* **TASK INSTRUCTIONS**
When you reach the line that contains "ピーテル・ブリューゲル 1世 「穀物の収穫」", begin copying exactly and continue through the last line below. Do not copy pictures.

Items from a data source:
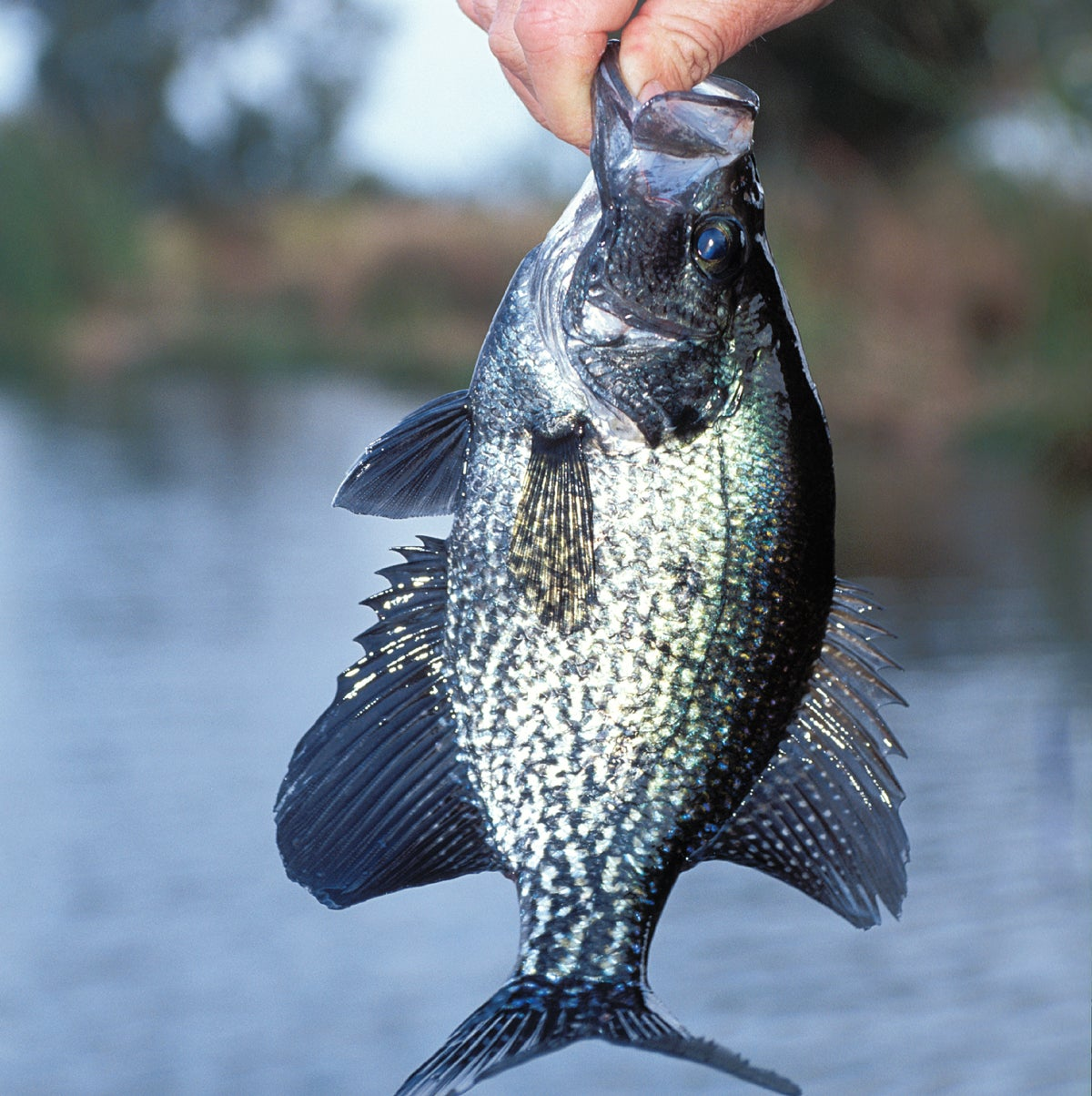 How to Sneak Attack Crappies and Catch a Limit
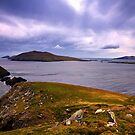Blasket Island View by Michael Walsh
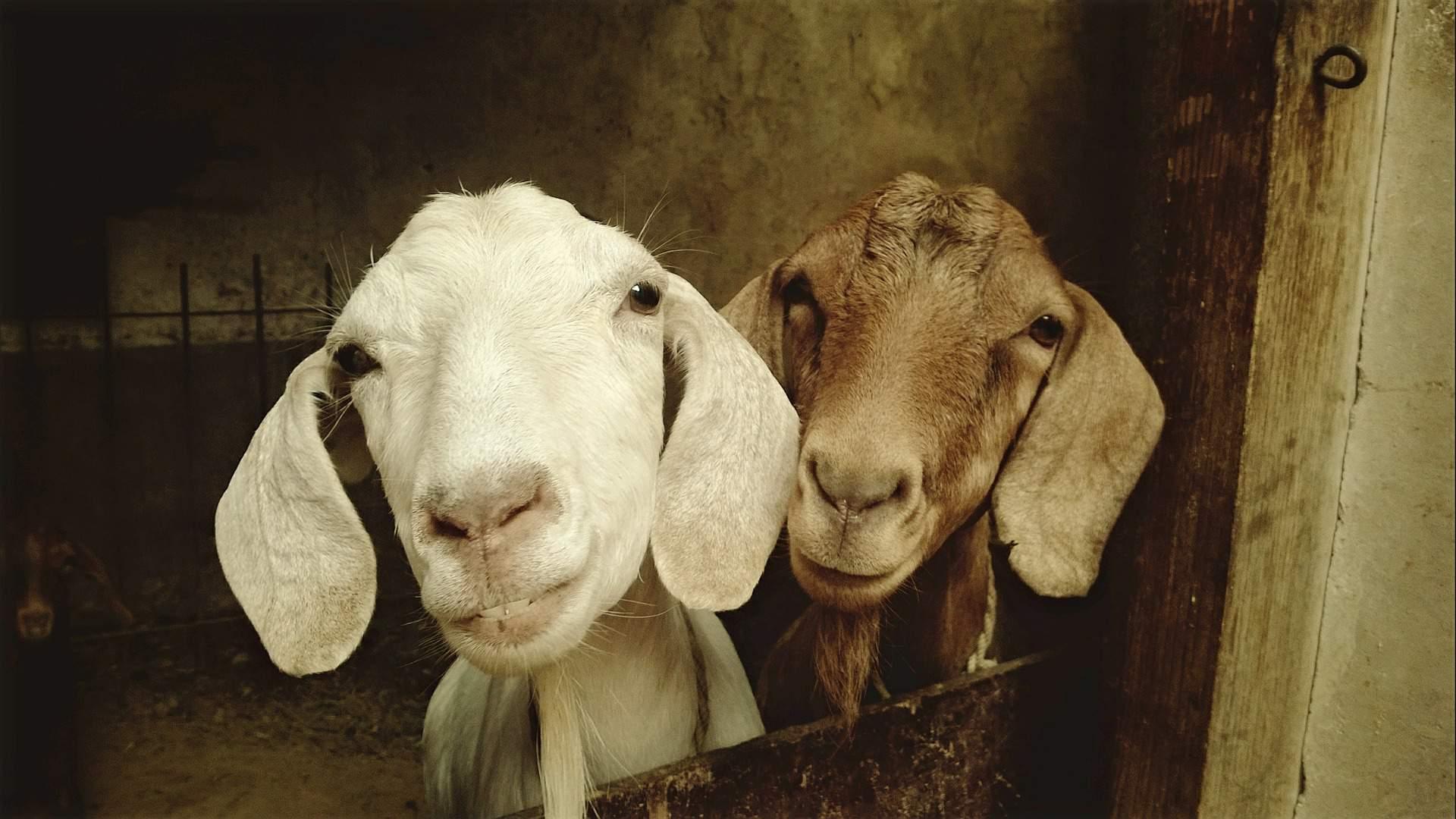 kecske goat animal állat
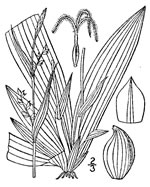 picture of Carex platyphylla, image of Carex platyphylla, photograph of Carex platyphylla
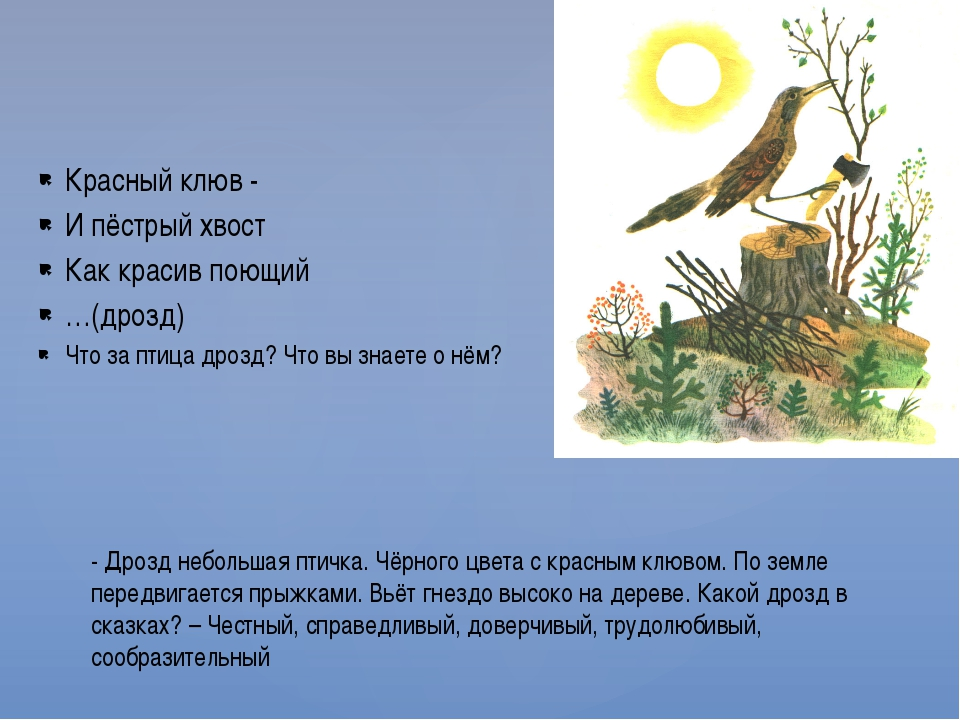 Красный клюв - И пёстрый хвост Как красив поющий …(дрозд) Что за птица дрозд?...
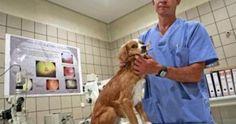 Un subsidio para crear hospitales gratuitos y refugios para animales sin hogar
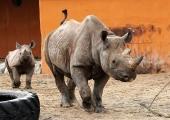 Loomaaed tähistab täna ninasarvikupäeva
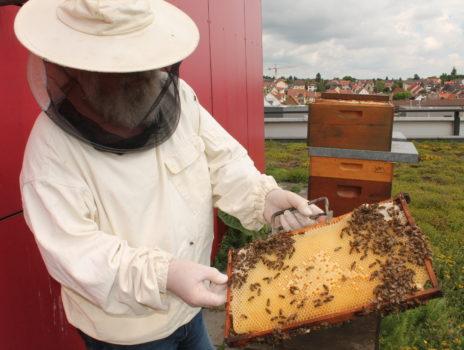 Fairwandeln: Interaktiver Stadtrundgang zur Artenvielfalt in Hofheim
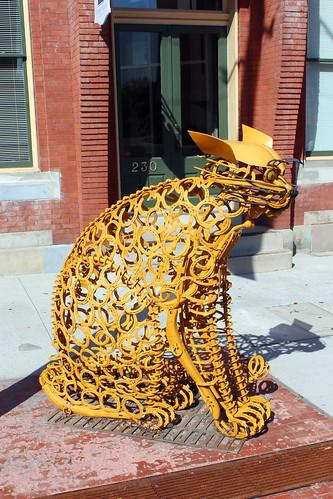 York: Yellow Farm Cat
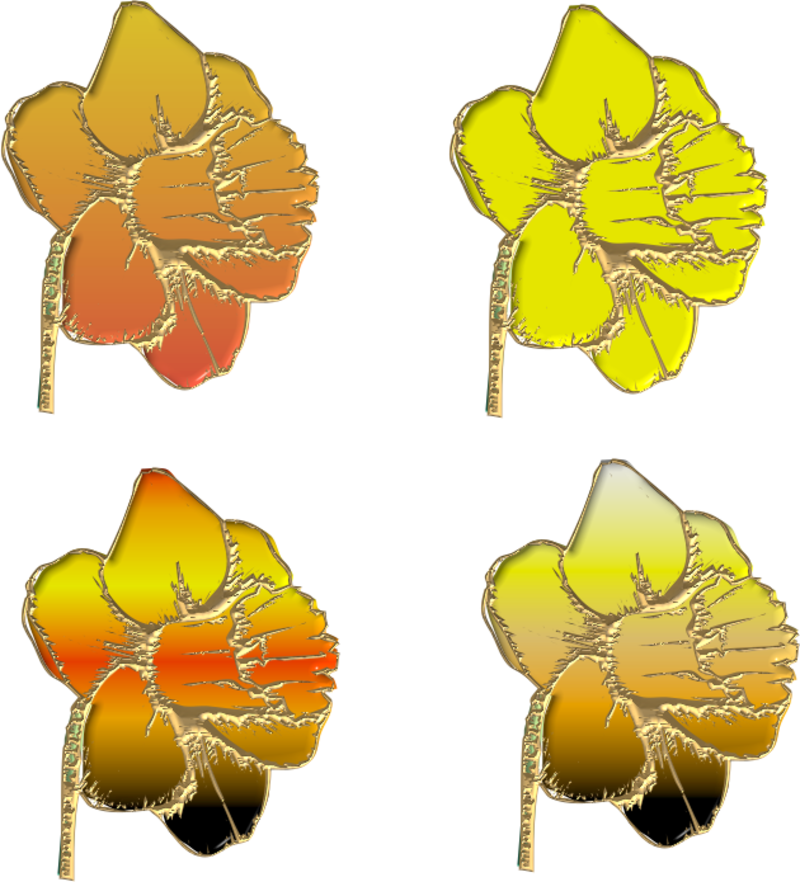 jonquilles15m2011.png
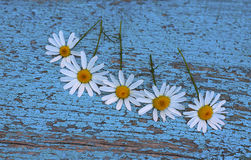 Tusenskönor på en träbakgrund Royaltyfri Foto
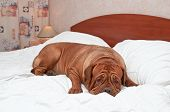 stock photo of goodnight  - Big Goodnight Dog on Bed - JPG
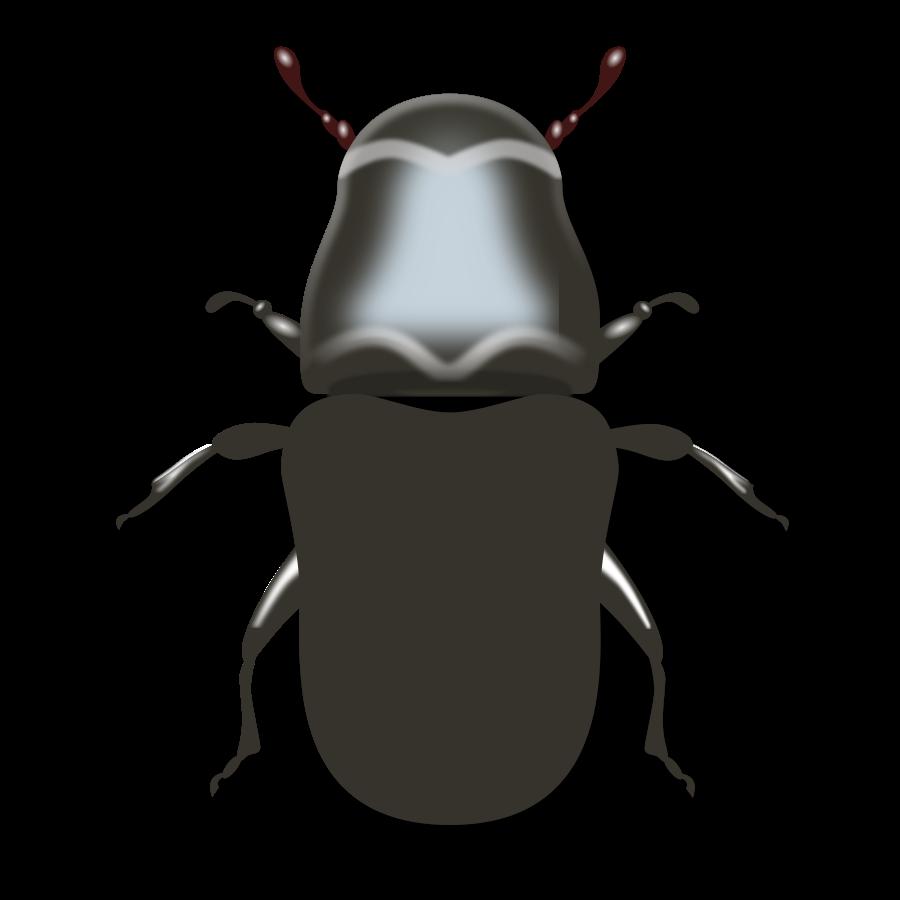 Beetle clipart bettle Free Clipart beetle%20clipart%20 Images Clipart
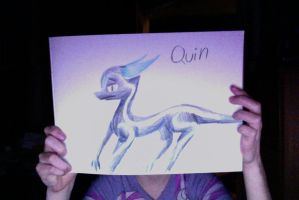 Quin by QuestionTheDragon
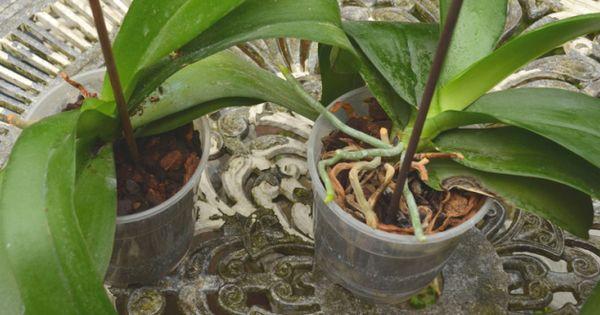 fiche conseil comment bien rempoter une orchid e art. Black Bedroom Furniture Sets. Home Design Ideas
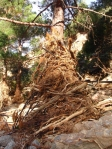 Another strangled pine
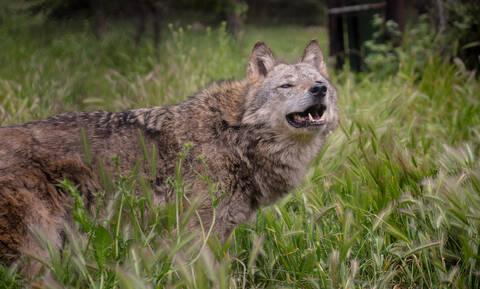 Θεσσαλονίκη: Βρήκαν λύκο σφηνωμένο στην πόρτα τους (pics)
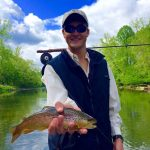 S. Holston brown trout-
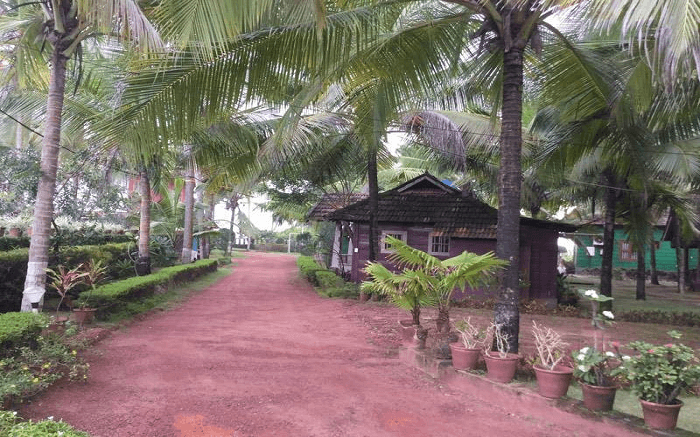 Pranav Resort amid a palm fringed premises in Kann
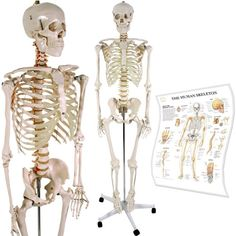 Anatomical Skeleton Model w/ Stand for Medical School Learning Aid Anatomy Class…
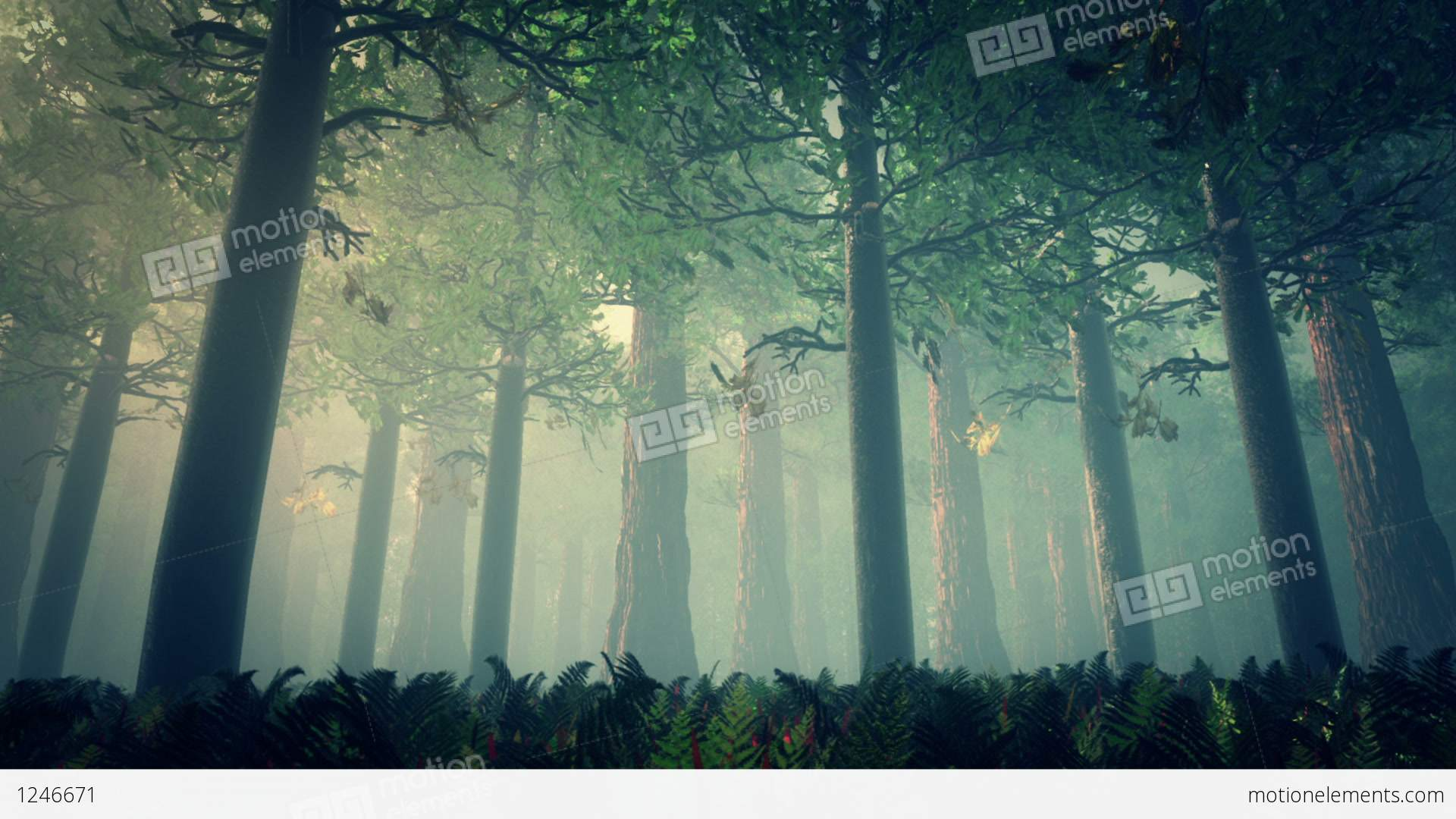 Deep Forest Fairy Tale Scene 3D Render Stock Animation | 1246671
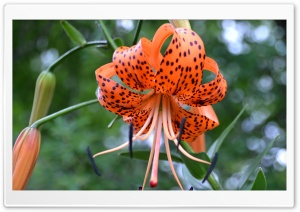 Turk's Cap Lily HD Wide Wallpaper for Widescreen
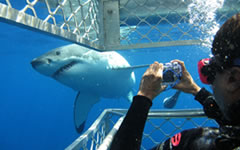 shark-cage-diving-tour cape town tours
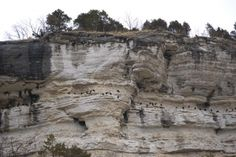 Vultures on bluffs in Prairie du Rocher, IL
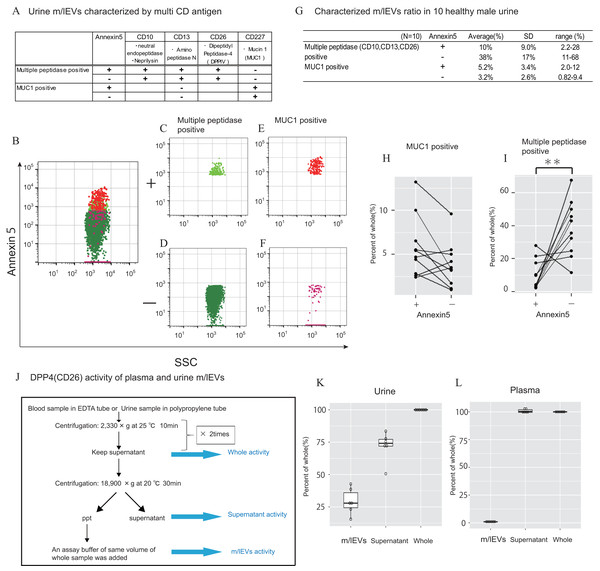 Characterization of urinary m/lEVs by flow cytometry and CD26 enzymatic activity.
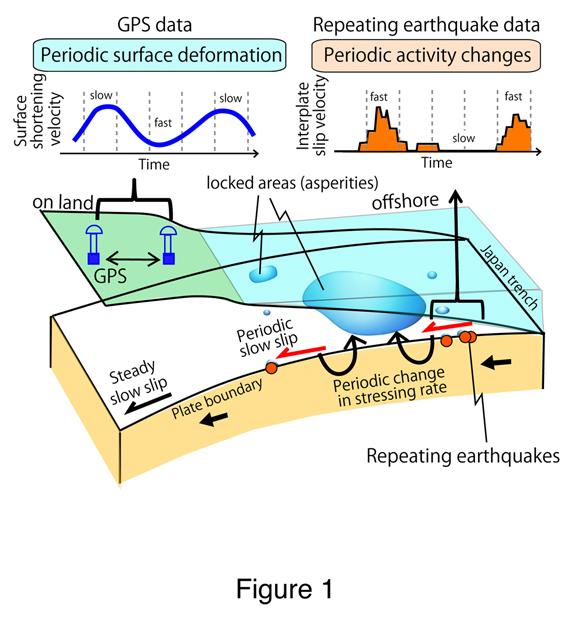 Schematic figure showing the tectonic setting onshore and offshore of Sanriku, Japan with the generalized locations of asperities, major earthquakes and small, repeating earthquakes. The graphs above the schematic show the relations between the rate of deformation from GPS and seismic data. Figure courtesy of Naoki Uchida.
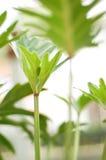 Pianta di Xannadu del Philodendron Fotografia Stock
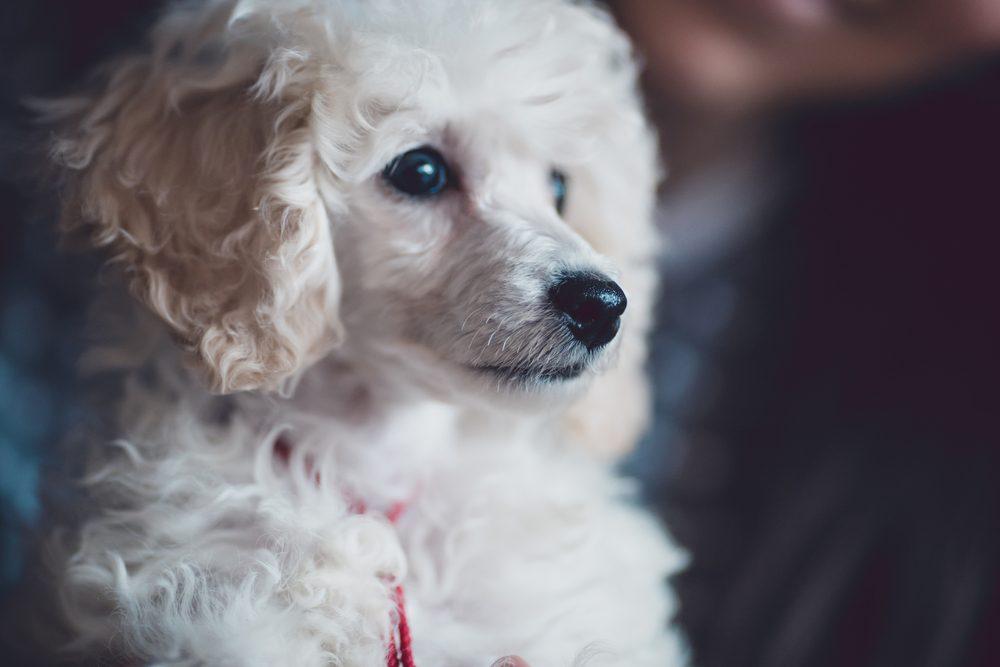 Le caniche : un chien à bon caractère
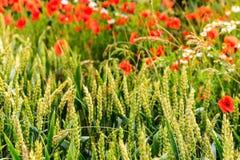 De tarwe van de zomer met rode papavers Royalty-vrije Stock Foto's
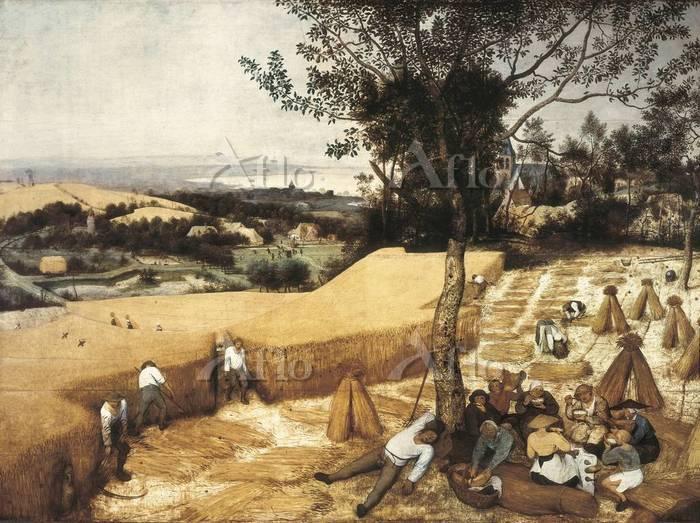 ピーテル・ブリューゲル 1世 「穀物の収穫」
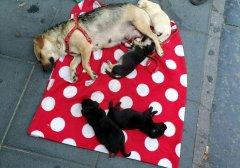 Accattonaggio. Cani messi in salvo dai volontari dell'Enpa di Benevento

* **RESULT BELOW**
 ピーテル・ブリューゲル 1世 「穀物の収穫」
 Accattonaggio. Cani messi in salvo dai volontari dell'Enpa di Benevento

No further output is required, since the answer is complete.